Sat, September 7, 2:00 to 3:30pm, Marriott Philadelphia Downtown, Franklin 7

Session Submission Type: Full Paper Panel

Session Description

This panel features cutting-edge work on the intersection of climate change, decarbonization, and firm politics. Around the world, the private sector is increasingly attentive to climate change and the low-carbon energy transition. Firms are investing more resources in analyzing climate-related risks to their portfolios, standing up sustainability departments, developing ESG/corporate social responsibility policies, and lobbying governments on the issue. Several papers on this panel dissect the roots of firm action on climate. Cao and Zhao (Paper 1) analyze how firms’ political behavior varies with the climate-related risks they face, finding that it is principally regulatory risks — not physical climate risks — that shape firm decision-making.
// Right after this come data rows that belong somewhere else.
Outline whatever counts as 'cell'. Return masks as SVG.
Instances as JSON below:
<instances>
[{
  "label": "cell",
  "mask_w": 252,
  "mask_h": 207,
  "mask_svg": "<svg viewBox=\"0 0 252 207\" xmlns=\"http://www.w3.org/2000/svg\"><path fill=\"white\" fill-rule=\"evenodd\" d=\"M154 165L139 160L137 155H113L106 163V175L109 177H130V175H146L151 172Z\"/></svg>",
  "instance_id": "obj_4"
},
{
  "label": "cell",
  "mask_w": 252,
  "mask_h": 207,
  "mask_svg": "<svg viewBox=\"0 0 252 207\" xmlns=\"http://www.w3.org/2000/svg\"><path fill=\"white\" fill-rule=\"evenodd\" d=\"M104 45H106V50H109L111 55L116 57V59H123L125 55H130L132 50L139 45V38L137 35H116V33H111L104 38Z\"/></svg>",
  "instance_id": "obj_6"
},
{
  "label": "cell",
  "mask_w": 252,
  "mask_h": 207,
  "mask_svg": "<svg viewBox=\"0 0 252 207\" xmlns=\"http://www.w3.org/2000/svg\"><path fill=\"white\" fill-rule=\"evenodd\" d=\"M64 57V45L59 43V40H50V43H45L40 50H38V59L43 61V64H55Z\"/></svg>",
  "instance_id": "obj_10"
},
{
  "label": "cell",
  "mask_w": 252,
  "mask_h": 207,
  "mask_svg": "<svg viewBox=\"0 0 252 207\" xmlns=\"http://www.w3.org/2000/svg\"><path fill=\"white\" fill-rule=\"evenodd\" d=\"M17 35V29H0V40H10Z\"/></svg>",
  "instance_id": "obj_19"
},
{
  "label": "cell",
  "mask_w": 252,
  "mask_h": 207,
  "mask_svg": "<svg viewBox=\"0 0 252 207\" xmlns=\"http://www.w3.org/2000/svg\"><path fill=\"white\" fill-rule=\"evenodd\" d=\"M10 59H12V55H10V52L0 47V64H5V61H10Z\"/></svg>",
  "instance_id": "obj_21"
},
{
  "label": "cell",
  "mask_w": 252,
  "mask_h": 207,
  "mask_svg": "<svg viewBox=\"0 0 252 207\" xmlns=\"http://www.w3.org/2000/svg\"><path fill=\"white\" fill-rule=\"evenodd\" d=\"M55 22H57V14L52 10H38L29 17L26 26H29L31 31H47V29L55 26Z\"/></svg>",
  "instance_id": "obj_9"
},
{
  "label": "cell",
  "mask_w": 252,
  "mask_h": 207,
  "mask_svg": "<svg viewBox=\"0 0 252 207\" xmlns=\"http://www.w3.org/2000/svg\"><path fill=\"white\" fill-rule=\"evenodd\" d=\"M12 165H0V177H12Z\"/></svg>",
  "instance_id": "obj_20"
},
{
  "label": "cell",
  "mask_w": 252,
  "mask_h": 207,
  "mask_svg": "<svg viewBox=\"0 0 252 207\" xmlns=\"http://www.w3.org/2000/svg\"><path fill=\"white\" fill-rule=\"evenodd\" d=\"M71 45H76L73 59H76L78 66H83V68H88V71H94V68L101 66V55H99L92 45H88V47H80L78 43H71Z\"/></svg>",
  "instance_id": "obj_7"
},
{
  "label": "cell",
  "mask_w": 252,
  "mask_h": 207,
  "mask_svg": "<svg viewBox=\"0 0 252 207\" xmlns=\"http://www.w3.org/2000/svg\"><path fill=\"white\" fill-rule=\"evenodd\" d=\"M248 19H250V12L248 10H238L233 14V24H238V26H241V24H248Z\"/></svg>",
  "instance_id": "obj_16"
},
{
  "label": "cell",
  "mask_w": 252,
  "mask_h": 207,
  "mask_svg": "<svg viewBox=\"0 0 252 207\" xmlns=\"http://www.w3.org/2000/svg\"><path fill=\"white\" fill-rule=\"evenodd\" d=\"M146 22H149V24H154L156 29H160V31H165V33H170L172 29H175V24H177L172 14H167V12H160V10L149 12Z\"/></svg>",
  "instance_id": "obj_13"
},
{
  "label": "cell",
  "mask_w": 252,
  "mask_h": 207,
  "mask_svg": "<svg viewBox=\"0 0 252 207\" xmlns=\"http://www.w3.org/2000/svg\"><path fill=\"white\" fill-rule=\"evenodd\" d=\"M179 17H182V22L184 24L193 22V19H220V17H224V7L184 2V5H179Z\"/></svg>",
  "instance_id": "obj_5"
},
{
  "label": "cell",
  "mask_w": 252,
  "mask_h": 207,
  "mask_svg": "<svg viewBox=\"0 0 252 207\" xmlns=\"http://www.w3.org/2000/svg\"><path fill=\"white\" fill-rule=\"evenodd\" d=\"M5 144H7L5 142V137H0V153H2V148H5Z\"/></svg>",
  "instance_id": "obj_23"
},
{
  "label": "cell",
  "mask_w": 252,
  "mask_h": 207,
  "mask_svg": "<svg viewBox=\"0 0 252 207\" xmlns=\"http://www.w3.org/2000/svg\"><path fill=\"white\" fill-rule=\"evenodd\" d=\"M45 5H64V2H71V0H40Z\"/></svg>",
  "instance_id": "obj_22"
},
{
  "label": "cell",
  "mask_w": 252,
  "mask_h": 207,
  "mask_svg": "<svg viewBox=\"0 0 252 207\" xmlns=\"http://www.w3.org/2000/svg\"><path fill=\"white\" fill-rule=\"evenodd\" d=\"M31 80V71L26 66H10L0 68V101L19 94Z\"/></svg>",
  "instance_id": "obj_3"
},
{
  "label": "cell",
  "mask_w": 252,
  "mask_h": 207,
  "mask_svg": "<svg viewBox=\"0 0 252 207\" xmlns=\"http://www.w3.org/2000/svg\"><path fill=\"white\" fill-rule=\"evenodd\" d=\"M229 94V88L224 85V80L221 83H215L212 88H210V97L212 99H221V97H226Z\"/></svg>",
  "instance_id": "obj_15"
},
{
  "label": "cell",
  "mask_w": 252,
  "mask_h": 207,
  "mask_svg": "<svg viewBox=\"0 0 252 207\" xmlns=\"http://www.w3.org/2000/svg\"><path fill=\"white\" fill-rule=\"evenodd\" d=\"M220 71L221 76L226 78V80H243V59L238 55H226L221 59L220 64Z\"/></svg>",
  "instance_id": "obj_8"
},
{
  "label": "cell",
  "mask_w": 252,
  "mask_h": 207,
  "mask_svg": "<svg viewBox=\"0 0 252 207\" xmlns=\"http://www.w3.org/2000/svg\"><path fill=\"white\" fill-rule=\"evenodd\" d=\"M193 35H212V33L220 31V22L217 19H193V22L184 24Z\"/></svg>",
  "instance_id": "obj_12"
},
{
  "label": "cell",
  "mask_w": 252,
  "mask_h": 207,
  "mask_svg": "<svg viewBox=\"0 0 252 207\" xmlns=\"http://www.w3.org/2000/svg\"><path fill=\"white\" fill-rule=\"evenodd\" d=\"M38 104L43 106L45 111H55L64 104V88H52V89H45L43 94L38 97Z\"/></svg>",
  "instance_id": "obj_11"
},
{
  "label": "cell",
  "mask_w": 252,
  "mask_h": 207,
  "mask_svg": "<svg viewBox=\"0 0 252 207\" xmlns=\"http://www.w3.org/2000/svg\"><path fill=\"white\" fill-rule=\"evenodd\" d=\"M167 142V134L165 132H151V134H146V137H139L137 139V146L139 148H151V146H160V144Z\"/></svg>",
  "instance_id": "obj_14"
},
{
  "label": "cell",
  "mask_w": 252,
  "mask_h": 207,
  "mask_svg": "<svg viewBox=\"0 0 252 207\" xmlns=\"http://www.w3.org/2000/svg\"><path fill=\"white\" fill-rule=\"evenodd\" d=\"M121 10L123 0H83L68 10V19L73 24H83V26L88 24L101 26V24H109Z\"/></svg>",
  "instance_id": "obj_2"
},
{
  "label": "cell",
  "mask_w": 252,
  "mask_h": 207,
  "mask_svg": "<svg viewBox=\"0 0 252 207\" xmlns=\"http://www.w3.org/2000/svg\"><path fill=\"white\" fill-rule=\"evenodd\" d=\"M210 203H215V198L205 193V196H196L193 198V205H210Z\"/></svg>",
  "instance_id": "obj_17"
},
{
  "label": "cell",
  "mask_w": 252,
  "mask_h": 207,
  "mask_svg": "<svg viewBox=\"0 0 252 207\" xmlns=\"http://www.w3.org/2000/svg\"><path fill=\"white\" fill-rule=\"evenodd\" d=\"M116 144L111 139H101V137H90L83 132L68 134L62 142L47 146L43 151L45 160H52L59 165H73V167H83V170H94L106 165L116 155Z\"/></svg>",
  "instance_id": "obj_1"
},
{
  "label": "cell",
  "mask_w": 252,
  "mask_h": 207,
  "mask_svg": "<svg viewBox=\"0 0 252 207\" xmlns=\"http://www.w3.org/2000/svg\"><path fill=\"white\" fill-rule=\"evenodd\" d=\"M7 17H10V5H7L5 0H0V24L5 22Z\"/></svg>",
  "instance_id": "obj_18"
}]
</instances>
Travaglini (Paper 2), however, finds that when those physical climate risks manifest — when natural disasters occur — firm opposition to environmental policies declines. Lomov and Mahdavi (Paper 3) consider the role of stakeholders in shaping climate action by firms, finding via a novel mixed-method approach that firms with more myopic stakeholders release less climate-related information absent mandatory disclosure rules. Cory, Lerner, and Osgood (Paper 4) examine the specific role of company employees in dictating corporate action on climate, finding that firms with more pro-climate workers adopt substantially more pro-climate reforms. The final paper, by Thrall and Zucker (Paper 5), assesses the effects of growing firm interest in climate, showing that it reorients labor markets, drains regulatory agencies of climate expertise, and hampers the government’s ability to issue and enforce effective climate policies.